Path A: UI-Driven Grounding (Google AI Studio)

For rapid prototyping and MVP development, Google AI Studio provides managed grounding features. This abstracts away the complexity of managing vector databases and embeddings.

When creating a prompt in AI Studio, you can utilize the Tools section to enable Google Search Grounding. This acts as an immediate Agentic RAG tool, allowing the model to query live Google Search results to verify facts and reduce hallucinations before generating its response.

Similarly, you can use the Files integration to upload large documents directly into the prompt's context, utilizing the model's massive context window for document-specific grounding.

This path is ideal for quick validation, but it lacks the fine-grained control required for complex enterprise integrations.

Path B: Code-Driven Custom Memory (Python & Chroma)

To build a truly custom, long-term memory system for an agent, we must build a Vector Database. In this exercise, we will use Chroma, a popular open-source vector database.

1. Ingestion & Embedding

First, we must take our enterprise documents, convert the text into numerical vectors (embeddings), and store them in Chroma.

import chromadb
from chromadb.utils import embedding_functions

# Initialize a local Chroma client
client = chromadb.Client()

# Use a standard embedding model (e.g., all-MiniLM-L6-v2)
sentence_transformer_ef = embedding_functions.SentenceTransformerEmbeddingFunction(model_name="all-MiniLM-L6-v2")

# Create a collection (a "table" in our vector database)
collection = client.create_collection(name="corporate_policies", embedding_function=sentence_transformer_ef)

# Ingest data: We add text chunks, and Chroma automatically generates the embeddings
collection.add(
    documents=["Employees get 20 days of PTO per year.", "The company matches 401k up to 5%."],
    metadatas=[{"source": "HR_Manual"}, {"source": "HR_Manual"}],
    ids=["doc1", "doc2"]
)

2. Creating the Agentic Tool

Now, we wrap our database query inside a Python function and expose it as a tool, completing the transition to Agentic RAG.

def search_corporate_policies(query: str) -> str:
    """
    Searches the internal HR database for corporate policies.
    """
    results = collection.query(
        query_texts=[query],
        n_results=1 # Return the top 1 most relevant chunk
    )

    if results['documents'] and results['documents'][0]:
        return results['documents'][0][0]
    return "No relevant policy found."

# In an agent loop, this function is exposed to the LLM via tool configuration.

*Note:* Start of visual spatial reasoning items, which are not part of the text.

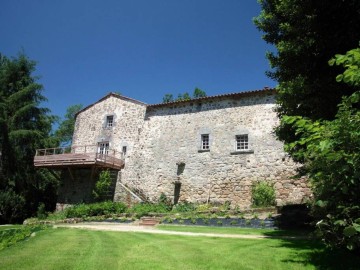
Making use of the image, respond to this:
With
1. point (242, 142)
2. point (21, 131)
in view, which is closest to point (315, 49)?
point (242, 142)

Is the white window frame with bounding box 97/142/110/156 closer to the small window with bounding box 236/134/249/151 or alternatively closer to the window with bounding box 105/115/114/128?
the window with bounding box 105/115/114/128

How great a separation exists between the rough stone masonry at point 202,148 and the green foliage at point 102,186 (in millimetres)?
798

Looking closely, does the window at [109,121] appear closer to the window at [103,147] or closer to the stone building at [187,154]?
the stone building at [187,154]

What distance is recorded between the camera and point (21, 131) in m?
22.0

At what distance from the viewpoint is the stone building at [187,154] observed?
675 inches

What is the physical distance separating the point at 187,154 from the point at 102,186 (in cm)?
572

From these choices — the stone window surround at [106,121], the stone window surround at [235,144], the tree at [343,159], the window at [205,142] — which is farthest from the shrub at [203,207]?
the tree at [343,159]

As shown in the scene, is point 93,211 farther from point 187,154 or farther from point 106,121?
point 106,121

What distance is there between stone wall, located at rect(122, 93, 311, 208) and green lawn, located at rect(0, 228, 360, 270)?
959cm

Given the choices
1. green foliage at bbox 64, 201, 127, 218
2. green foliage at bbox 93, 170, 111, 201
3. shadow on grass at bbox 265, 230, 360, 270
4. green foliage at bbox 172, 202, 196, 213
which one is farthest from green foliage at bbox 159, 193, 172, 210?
shadow on grass at bbox 265, 230, 360, 270

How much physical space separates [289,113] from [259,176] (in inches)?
361

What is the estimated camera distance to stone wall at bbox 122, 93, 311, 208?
55.3 ft

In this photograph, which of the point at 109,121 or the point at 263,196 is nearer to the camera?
the point at 263,196

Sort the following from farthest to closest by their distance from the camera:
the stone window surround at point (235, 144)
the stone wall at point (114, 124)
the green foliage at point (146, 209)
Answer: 1. the stone wall at point (114, 124)
2. the stone window surround at point (235, 144)
3. the green foliage at point (146, 209)
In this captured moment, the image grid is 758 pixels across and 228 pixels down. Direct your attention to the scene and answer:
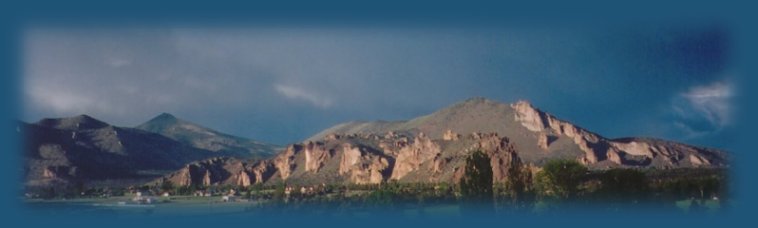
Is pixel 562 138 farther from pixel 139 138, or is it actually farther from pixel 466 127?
pixel 139 138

💡 Project Takeaways & Enterprise Architecture

As you integrate memory systems into your course projects (and eventually into enterprise environments), consider the following architectural constraints.

Transactional vs. Analytical Workloads

Traditional RAG often assumes a static document repository (an analytical workload). However, when building agents that interact with live business operations, you must distinguish between workload types: * Analytical RAG: Searching through thousands of PDFs or wikis. Vector databases excel here. * Transactional RAG: Answering questions like "What is the status of order #123?" Vector databases are terrible at this. For transactional workloads, your agent needs an NL2SQL tool (Natural Language to SQL) to query the live, relational database directly.

Enterprise Governance: Security & Access Control

When an LLM agent queries a database on behalf of a user, it must respect enterprise security boundaries. * Row-Level Security (RLS) & Column-Level Security: If an employee asks the agent "What is the average salary on my team?", the agent's database query tool must execute with the identity of that specific employee. If the employee lacks the database permissions to view salaries (RLS), the database should reject the query, ensuring the agent cannot leak secure data. * Reverse ETL: To keep vector databases up to date with live business data (e.g., syncing customer support tickets into Chroma), enterprises utilize Reverse ETL pipelines to stream data from Data Warehouses into the Agent's memory systems.